As the millennium 📈 approached, she decided the future of betting was online and bought the Bet365 domain on eBay forR$25,000 (£19,000), a move 📈 that helped catapult her and her family up the UK wealth league.
Coates was awarded a CBE in 2012 for services 📈 to the community and business, and has become known as the “patron of the Potteries” for her decision to continue 📈 to base Bet365 in Stoke, where it is the largest private sector employer.
“We mortgaged the betting shops and put it 📈 all into online,” she said at the time. “We knew the industry required big startup costs but we gambled everything 📈 on it.”

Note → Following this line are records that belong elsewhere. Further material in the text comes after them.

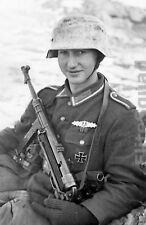 WW2 Photo German soldier with an MP 40 on the Eastern Front 1944 WWII 149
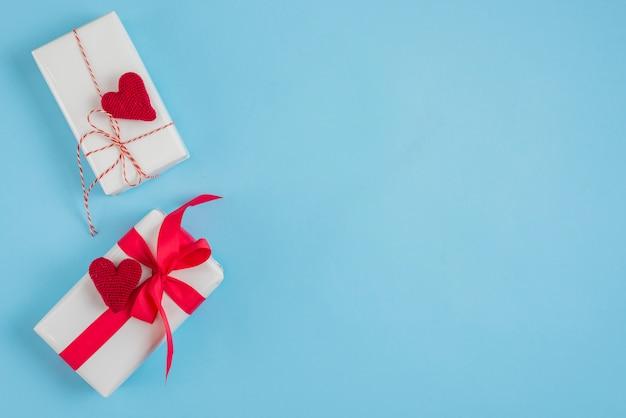 Gebreide harten op leuke geschenkdozen Gratis Foto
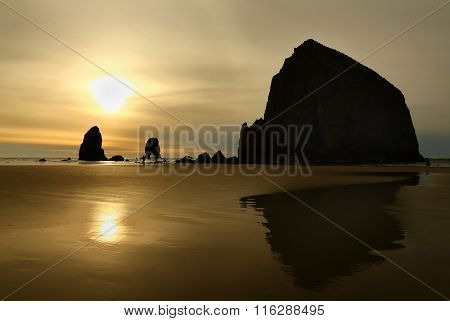 Sunset, Haystack Rock, Oregon, USA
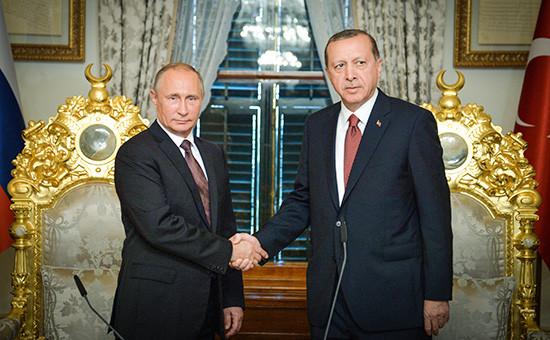 Президент России Владимир Путин ипрезидент Турции Реджеп Эрдоган (слева направо) вовремя встречи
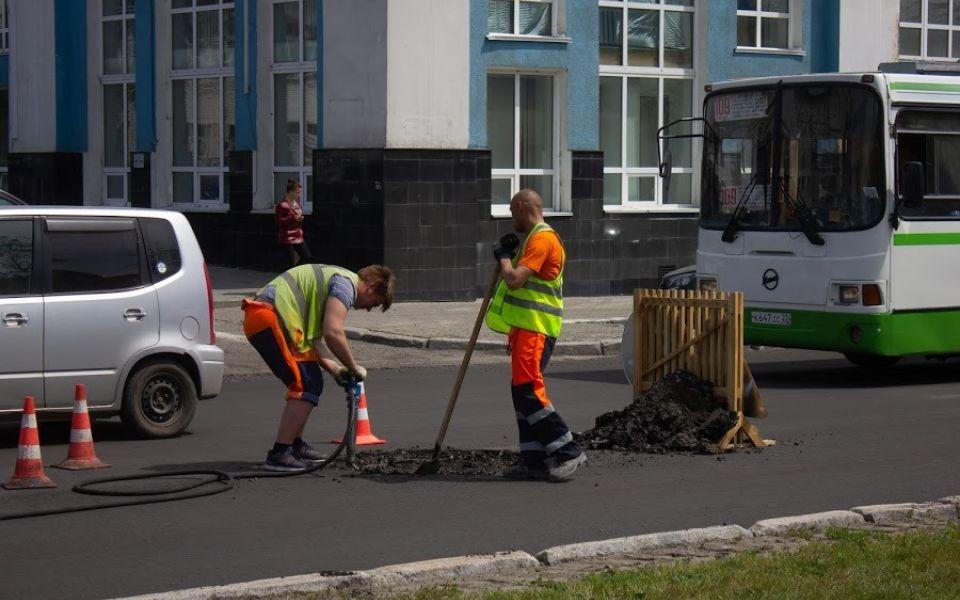 Более 100 участков дорог отремонтируют в Алтайском крае в 2021 году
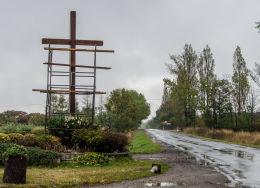 Krzyż przydrożny, drewniany. Dziećmorowice, gmina Walim, powiat wałbrzyski.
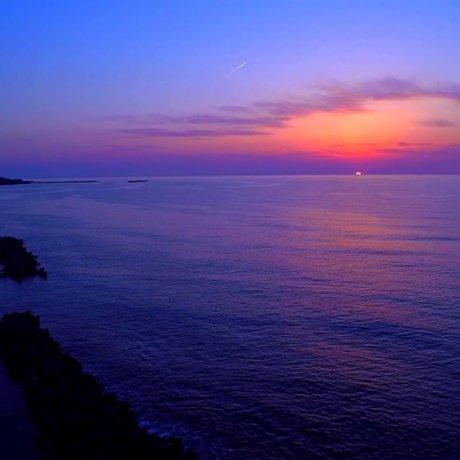 Pôr do Sol Mágico na Praia Takasu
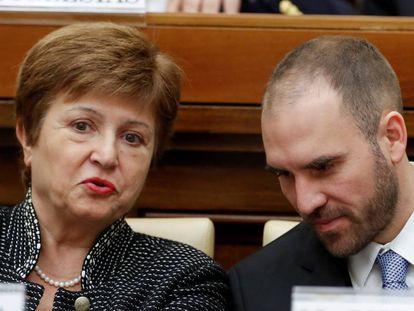 La directora ejecutiva del FMI, Kristalina Georgieva, y el ministro de Economía argentino, Martín Guzman, a principios de febrero de 2020, durante congreso sobre economía solidaria organizado por el Vaticano.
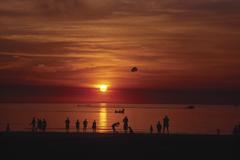 【ミンディル・ビーチ】ティモール海に沈む夕日に集まる人々/Tourism Australia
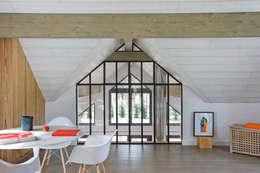Maison ossature bois: Chambre de style de style Industriel par blackStones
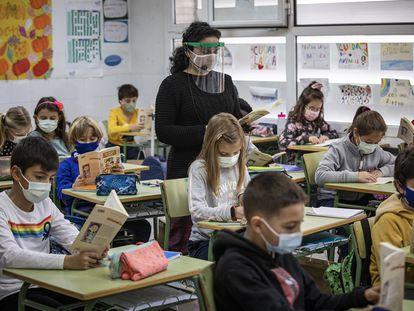 Estudiantes del colegio público Mare Nostrum de Valencia, una clase de sexto de primaria.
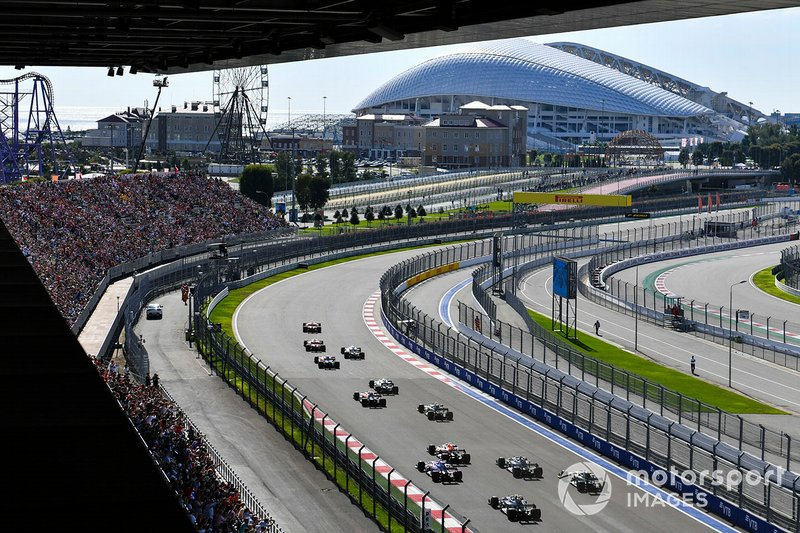 Sebastian Vettel, Ferrari SF90, devant Charles Leclerc, Ferrari SF90, Lewis Hamilton, Mercedes AMG F1 W10, Carlos Sainz Jr., McLaren MCL34, Valtteri Bottas, Mercedes AMG W10, et le reste du peloton au départ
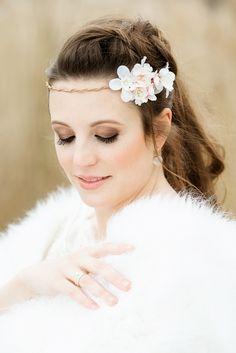Boho Make-up mit dunkel Lidschatten für die Braut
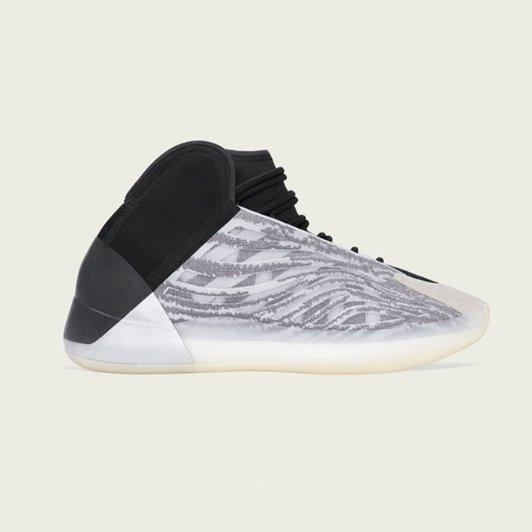 YEEZY QNTM 首发配色篮球鞋补货YEEZY QNTM 首发配色篮球鞋补货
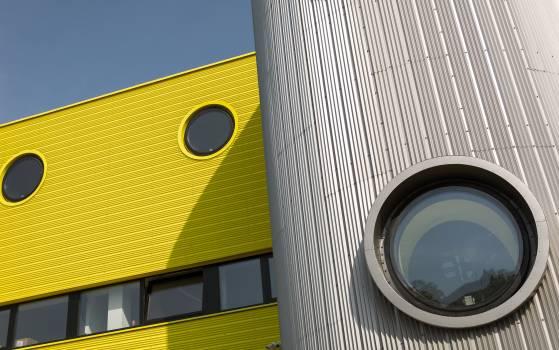 Minimalism in architecture - free stock photo #398944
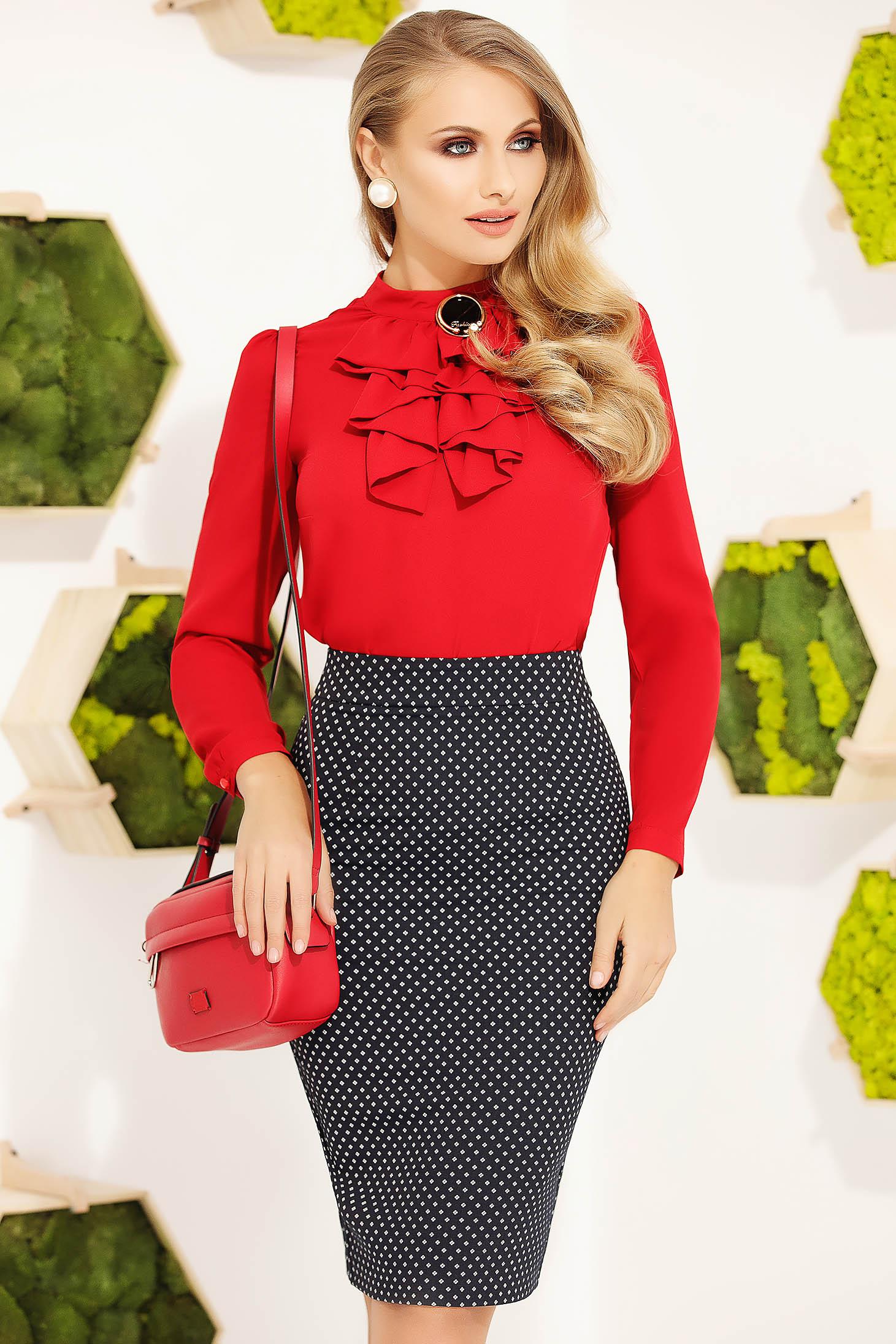 Bluza dama Fofy rosie office eleganta cu un croi mulat si accesorizata cu brosa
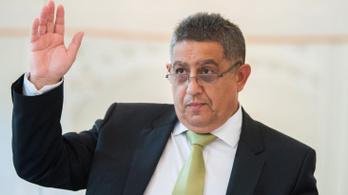 Újra 800 ezerre emelték az ORÖ elnökének fizetését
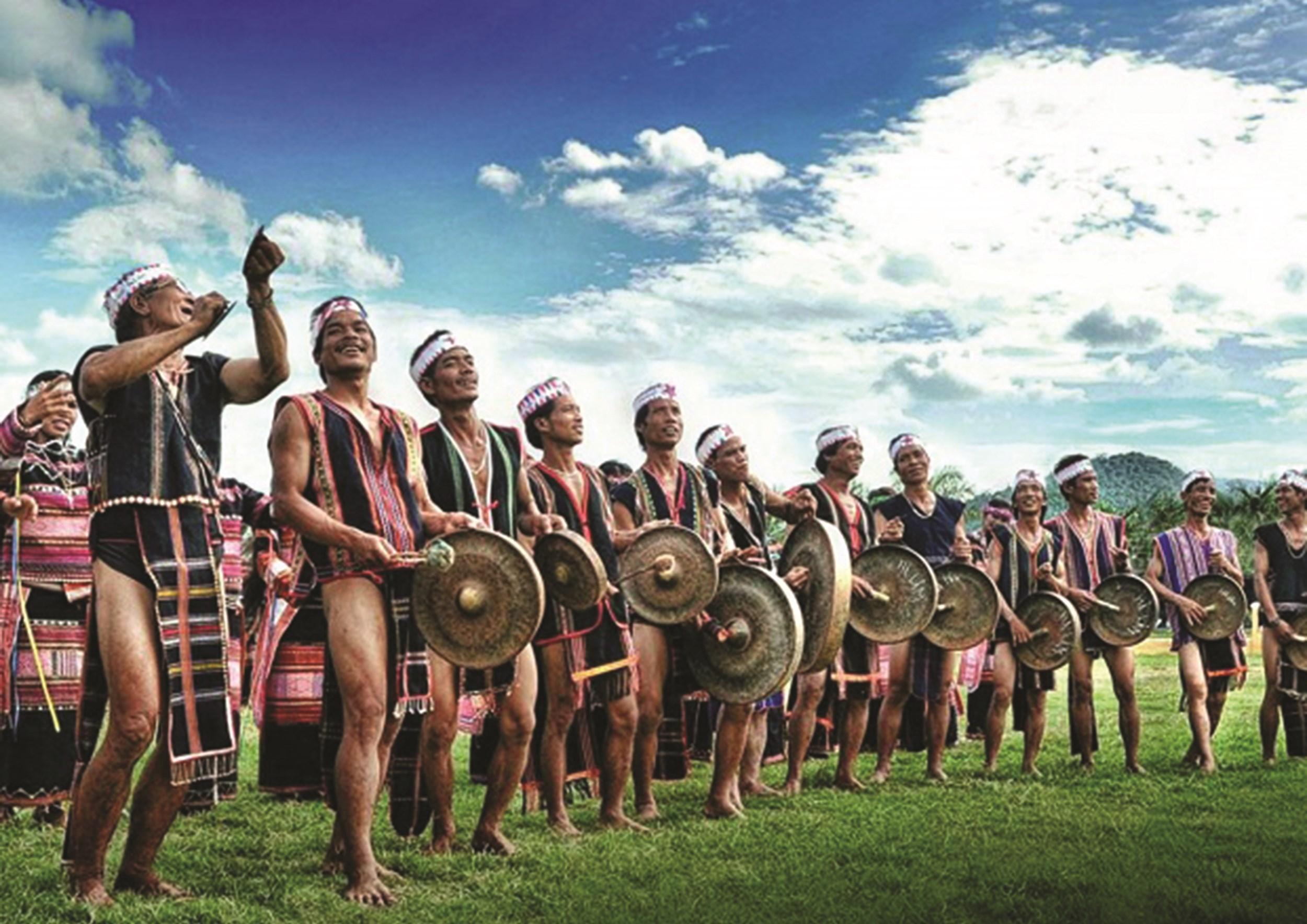 Những buổi sinh hoạt văn hóa cộng đồng của đồng bào Tây Nguyên là chất liệu để nhà văn Y Điêng đưa vào tác phẩm. (Ảnh TL)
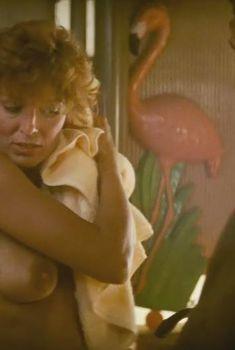 Голая Джоанна Кэссиди в фильме «Бегущий по лезвию», 1982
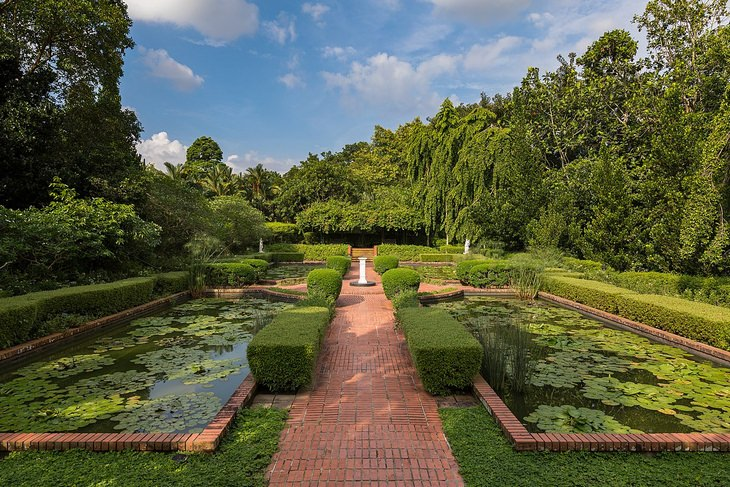 Beautiful gardens: Singapore Botanic Garden sundial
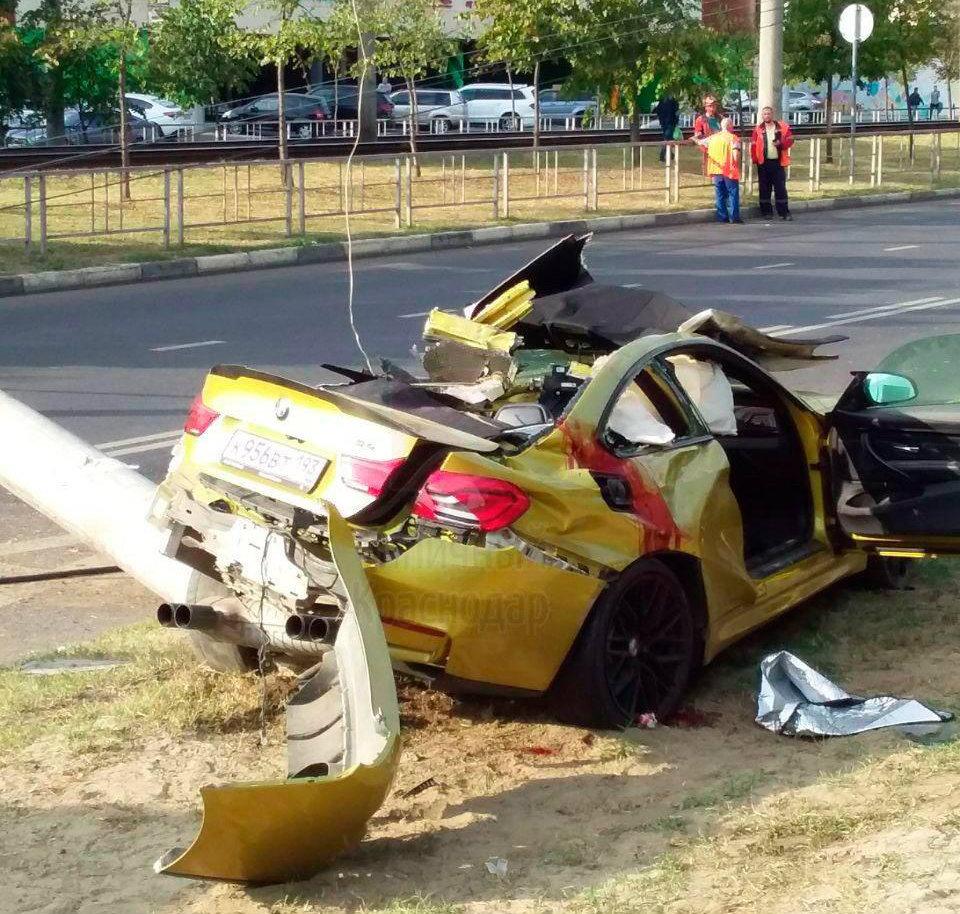 В Краснодаре водитель на золотом BMW снес бетонный столб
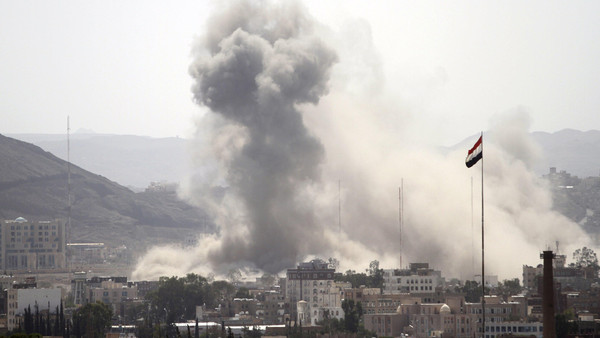 Smoke billows from a Houthi-controlled military site after it was hit by a Saudi-led air strike in Sanaa, Yemen, June 3, 2015.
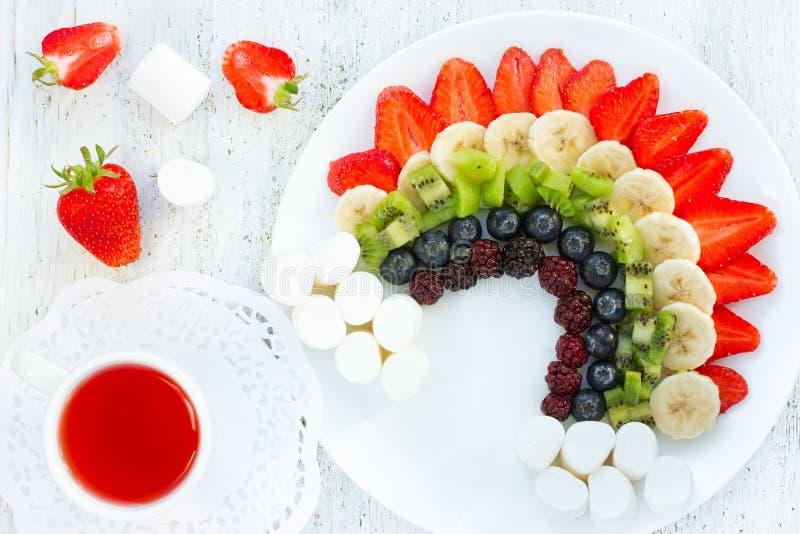 Радуга ягоды плодоовощ, десерт лета для детей стоковая фотография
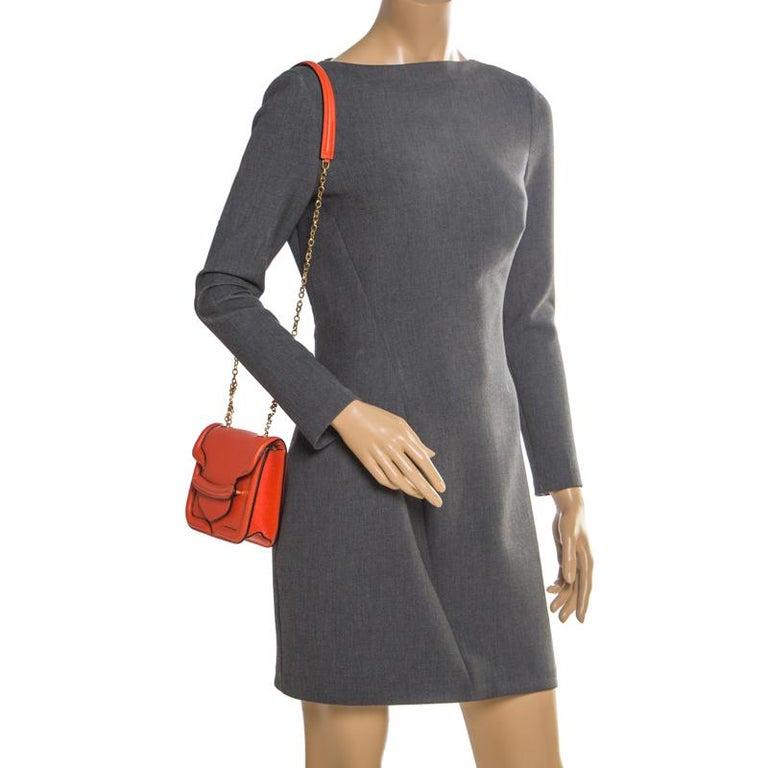 Alexander McQueen Orange Leather Mini Heroine Chain Crossbody Bag In Good Condition For Sale In Dubai, Al Qouz 2
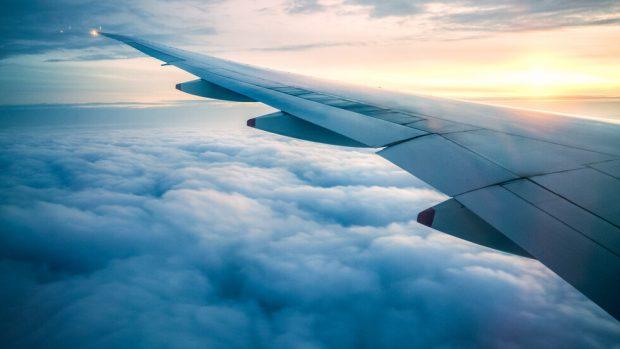 ЕС си постави за цел съкращаване на вредните емисии от авиацията с 10%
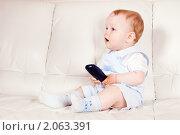 Купить «Удивленный малыш с пультом телевизора», фото № 2063391, снято 22 мая 2010 г. (c) Игорь Соколов / Фотобанк Лори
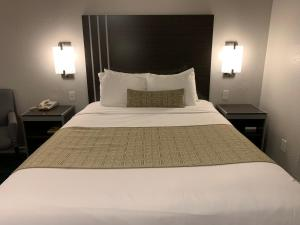 A bed or beds in a room at Sand Castle Inn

The revelation of her latest mega payday came just days after research showed the bosses of Britain’s biggest companies 📈 made more money in 2024 by Thursday afternoon than the average UK worker will earn in the entire year.
Paul Nowak, 📈 the general secretary of the TUC, the unions’ umbrella body, called on the government to intervene to “bring back some 📈 fairness on pay” as many lower-paid workers struggle with swingeing real-term cuts to their income.
“Everyone deserves a fair day’s pay 📈 for a fair day’s work. But while working people are told not to ask for more, top pay is soaring,” 📈 he said. “We need government action to bring back some fairness on pay. Workers should have seats on executive pay 📈 committees to bring some common sense to top pay. And ministers must set out plans for fair pay for everyone, 📈 starting by agreeing to pay negotiations in the public sector.”